El proceso constituyente no debiera priorizar el establecimiento de un catálogo de derechos, sino más bien remover los obstáculos institucionales que han impedido reformas sociales y diseñar procesos políticos más eficaces.
Chile tiene un grave problema de inercia legislativa en materia de pensiones y de salud. Este fue uno de los motivos que justificaron las masivas protestas de octubre del año 2019. Rápidamente, las demandas por reformas en estas áreas fueron canalizadas a través del proceso constituyente hoy en curso. La falta de confianza en las instituciones representativas actuales implicó que fuese una “Convención Constitucional” (y no las instituciones representativas actuales) la encargada de redactar una nueva constitución. No debe sorprendernos ver, por ejemplo, que la encuesta Cadem reporte que un 70% de quienes votaron por el “Apruebo”, lo hicieran para mejorar las pensiones, la salud y la educación; que la encuesta Mori sugiriera que, para los encuestados, las prioridades de la nueva constitución debieran estar, también, en salud (57%), educación (55%) y pensiones (52%); y que gran parte de los contenidos de la franja electoral a favor del “Apruebo” se centrara en puntos como estos. Es razonable pensar que el debate constituyente se focalizará, en gran medida, en cómo la nueva constitución reconozca y regule los derechos sociales.

(Datos de origen)

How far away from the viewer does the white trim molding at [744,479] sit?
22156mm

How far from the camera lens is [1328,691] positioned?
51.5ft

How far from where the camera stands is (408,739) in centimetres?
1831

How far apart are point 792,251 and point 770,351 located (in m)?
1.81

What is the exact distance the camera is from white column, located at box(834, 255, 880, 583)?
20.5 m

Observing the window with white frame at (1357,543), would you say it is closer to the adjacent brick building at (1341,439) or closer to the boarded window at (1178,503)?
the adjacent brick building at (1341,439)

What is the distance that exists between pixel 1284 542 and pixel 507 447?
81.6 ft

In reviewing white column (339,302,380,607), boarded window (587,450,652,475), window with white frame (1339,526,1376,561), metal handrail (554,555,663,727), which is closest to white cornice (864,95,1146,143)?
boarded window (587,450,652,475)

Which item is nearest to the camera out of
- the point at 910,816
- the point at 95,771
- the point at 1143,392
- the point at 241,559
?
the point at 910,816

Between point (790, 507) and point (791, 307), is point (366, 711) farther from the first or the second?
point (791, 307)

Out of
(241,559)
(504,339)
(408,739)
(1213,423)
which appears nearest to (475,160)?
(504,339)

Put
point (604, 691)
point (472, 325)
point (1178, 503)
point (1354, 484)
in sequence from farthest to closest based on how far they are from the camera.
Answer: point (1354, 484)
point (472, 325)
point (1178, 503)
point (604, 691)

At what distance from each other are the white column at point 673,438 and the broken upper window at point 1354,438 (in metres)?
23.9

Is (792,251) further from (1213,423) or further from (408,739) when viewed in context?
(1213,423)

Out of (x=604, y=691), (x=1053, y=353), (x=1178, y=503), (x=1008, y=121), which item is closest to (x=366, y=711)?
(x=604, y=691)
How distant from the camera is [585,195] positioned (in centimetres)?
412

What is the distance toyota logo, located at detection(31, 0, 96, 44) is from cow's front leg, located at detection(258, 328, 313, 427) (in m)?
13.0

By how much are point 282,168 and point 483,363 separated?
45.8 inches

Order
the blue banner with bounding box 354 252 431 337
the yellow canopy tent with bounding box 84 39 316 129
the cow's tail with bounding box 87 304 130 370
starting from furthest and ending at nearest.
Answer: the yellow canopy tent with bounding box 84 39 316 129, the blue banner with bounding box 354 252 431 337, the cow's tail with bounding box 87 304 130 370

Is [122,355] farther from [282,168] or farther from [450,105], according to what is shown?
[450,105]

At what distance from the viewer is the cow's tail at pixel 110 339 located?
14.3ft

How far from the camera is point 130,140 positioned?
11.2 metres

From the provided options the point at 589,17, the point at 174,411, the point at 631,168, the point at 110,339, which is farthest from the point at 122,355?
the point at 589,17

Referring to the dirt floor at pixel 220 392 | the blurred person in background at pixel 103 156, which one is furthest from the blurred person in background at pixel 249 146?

→ QUÉ DEBES HACER: Reemplaza "catálogo de derechos" por "listado de derechos" en el fragmento del texto sobre el proceso constituyente que va desde "El proceso constituyente no" hasta "políticos más eficaces.", y escribe el fragmento resultante.

→ SOLUCIÓN DEL EJERCICIO:
El proceso constituyente no debiera priorizar el establecimiento de un listado de derechos, sino más bien remover los obstáculos institucionales que han impedido reformas sociales y diseñar procesos políticos más eficaces.